Saturday, November 04, 2006

Enums are a good thing

Yesterday I dove into the tests looking for something to clean up. I started with the NonUniqueObjectException we're getting in one test (and swallowing), but in the process of trying to look around to see what the two objects might be that make uniqueness not exist, I found other code smells.

So I'm looking at code which (simplified) looked something like:

createClient(Short.valueOf("3"), "A test client")

The pain involved in using short instead of int is the first glaring thing, but actually what that really should have been was an enum:

createClient(CustomerStatus.CLIENT_ACTIVE, "A test client")

If those two things look basically the same to you, I'd suggest thinking a little harder about where you are spending your brain power while reading/maintaining this code. Sure, once you've come up to speed you can probably remember that "3" here means active, but shouldn't you have the computer keep track of that? And if you are just learning this code, or forgot that detail, then "3" is totally mystifying - in fact what got me onto this tangent is that I was wondering whether it was an ID which, duplicated, had something to do with the Hibernate non-unique exception.

One more detail: how did I fix this? The createClient method had about 150 callers (fortunately with good test coverage). So I didn't want to fix them all at once. I created my new createClient:

createClient(CustomerStatus status, String name)

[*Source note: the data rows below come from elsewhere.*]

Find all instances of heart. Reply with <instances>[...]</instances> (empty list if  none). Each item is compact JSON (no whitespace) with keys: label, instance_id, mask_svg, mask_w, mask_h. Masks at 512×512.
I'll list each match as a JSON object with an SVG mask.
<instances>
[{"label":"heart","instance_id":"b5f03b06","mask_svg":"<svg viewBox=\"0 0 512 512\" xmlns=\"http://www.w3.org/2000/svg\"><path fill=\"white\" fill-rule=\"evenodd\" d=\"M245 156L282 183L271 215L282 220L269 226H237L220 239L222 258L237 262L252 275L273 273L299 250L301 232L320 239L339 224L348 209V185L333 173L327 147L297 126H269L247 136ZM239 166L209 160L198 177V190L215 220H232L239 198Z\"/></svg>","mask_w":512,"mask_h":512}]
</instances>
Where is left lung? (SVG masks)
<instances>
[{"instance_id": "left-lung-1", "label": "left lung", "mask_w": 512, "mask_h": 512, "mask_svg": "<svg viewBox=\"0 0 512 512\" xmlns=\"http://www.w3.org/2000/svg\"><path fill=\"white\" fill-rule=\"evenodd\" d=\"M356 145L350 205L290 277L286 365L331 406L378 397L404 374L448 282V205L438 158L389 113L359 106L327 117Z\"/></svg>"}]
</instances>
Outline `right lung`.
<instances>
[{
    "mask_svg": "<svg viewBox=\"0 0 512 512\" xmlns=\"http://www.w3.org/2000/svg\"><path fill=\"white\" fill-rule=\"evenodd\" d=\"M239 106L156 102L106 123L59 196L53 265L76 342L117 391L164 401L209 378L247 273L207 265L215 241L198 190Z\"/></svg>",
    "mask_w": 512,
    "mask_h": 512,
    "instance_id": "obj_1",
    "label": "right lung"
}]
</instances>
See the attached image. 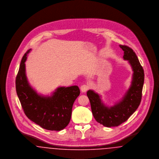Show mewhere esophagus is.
<instances>
[{"instance_id": "obj_1", "label": "esophagus", "mask_w": 159, "mask_h": 159, "mask_svg": "<svg viewBox=\"0 0 159 159\" xmlns=\"http://www.w3.org/2000/svg\"><path fill=\"white\" fill-rule=\"evenodd\" d=\"M88 88H89V86L87 84H83L80 87V90L83 93V92H86V91H88Z\"/></svg>"}]
</instances>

and had it call the old one (or maybe vice-versa, the point is having one call the other rather than a copy-paste, since it is so easy to look up the enum from the short, or vice-versa):

createClient(short status, String name)

I then started fixing up callers. I think I got to about 100 before I got bored. So I checked in the 100, and I can get to the other 50 some other day.

I suppose I could also turn this into a rant about how helpful Java's strong typing is, because with the enum I know (as I'm typing, thanks to Eclipse, not just at run-time) what that first argument to createClient is. But that's a debate which goes back at least to the 1960's. I'll just say that since we are paying the price (extra syntax, mainly) for compile-time types, we should get the payoff.